**TAREFAS A REALIZAR**
(1) De acordo com o texto sobre infanticídio, o infanticídio é uma forma privilegiada de qual crime?
(2) Reproduza do texto sobre infanticídio o trecho que vai de "Infanticídio: elemento subjetivo" até "exclusão da culpabilidade.".
(3) Retome o texto sobre infanticídio a partir do ponto em que ele termina.

**TEXTO FORNECIDO**
Infanticídio: elemento subjetivo culposo e irresponsabilidade do agente
Inadmissibilidade do elemento subjetivo culposo para configuração do crime de infanticídio e combinação da inimputabilidade com o estado puerperal para exclusão da culpabilidade.
Trata o infanticídio de espécie de forma privilegiada do crime de homicídio. Abranda-se a pena pela morte do próprio filho, uma vez que o estado psíquico provocado pelo puerpério opera efeitos no sujeito ativo no sentido de reduzir-lhe a capacidade de autodeterminação sobre os atos que pratica.
O estado puerperal significa profunda alteração psíquica e física que provoca transtorno na mãe, sujeito ativo próprio do delito, fazendo com que a mesma se encontre em posição de incapacidade de entender o que está praticando.

**DADOS EM ANÁLISE**
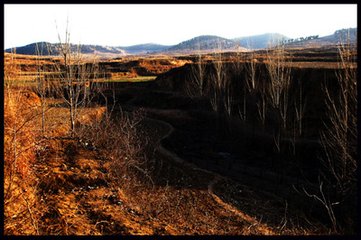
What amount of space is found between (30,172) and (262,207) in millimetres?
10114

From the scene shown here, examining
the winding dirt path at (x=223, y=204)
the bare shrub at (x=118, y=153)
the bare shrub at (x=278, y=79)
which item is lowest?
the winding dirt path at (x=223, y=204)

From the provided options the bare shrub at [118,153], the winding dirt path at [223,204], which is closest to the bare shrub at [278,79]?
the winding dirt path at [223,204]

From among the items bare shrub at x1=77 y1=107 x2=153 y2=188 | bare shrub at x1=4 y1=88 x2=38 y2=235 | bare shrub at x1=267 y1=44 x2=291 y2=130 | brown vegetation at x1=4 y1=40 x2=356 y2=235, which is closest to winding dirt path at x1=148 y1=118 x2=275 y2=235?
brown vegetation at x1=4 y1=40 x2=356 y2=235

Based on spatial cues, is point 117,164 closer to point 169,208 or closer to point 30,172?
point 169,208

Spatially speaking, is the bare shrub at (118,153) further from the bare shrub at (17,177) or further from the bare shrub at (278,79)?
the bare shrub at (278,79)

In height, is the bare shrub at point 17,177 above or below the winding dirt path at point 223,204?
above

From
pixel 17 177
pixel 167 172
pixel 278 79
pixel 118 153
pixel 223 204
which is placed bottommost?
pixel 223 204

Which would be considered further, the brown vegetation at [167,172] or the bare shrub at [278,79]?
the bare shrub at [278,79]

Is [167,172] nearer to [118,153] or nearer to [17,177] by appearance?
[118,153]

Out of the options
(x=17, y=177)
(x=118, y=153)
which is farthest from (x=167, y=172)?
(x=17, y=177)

--

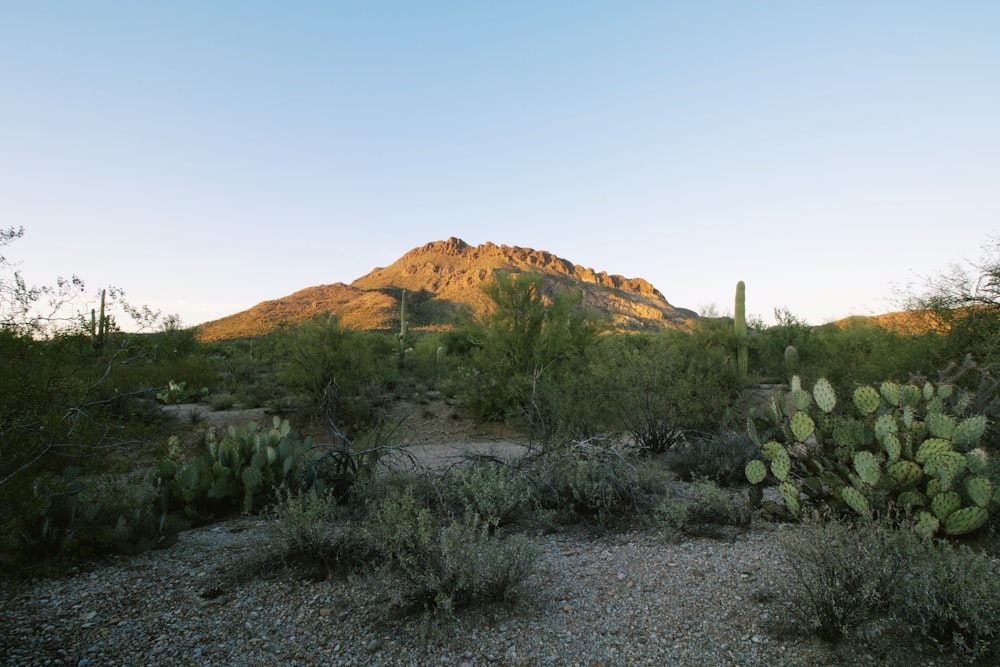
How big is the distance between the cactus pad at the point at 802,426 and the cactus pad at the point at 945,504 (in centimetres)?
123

**RESPOSTAS POR TAREFA**
(1) Do crime de homicídio.

(2)
Infanticídio: elemento subjetivo culposo e irresponsabilidade do agente
Inadmissibilidade do elemento subjetivo culposo para configuração do crime de infanticídio e combinação da inimputabilidade com o estado puerperal para exclusão da culpabilidade.

(3)
Sendo assim, algumas questões se colocam: a primeira delas trata do elemento subjetivo do delito, enquanto que a segunda trata de ausência de culpabilidade em virtude da perda da capacidade de autodeterminação da mãe ou redução da sua capacidade de entender o caráter ilícito do fato.
Sobre o elemento subjetivo do delito, o tipo penal incriminador somente se configura quando o agente atua com dolo, ou seja, com a intenção de provocar o resultado ou quando assume o risco em provocá-lo. Não é possível configurar o delito, quando atua com falta de cuidado a mãe, por isso o atuar descuidado dela que imprime o resultado morte, estando a mesma sob a influência do estado puerperal, pode ocasionar o delito de homicídio culposo.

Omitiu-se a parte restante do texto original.